■ Short task
Give the records from the line containing "What is the separation" through the end of the records as a Markdown table with the columns Row and Text, one numbered row per line, omitting blank lines. Leave the pictures out of the table.

■ Supplied records

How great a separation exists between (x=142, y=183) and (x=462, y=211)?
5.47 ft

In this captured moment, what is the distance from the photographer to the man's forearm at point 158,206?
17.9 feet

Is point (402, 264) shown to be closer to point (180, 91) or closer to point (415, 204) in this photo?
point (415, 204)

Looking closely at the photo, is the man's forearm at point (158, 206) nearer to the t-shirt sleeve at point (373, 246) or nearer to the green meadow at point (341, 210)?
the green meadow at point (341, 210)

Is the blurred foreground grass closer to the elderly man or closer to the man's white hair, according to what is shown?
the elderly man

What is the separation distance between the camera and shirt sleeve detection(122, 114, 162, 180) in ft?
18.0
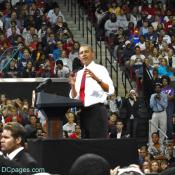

■ Finished answer
| Row | Text |
|---|---|
| 1 | What is the separation distance between the camera and shirt sleeve detection(122, 114, 162, 180) in ft? |
| 2 | 18.0 |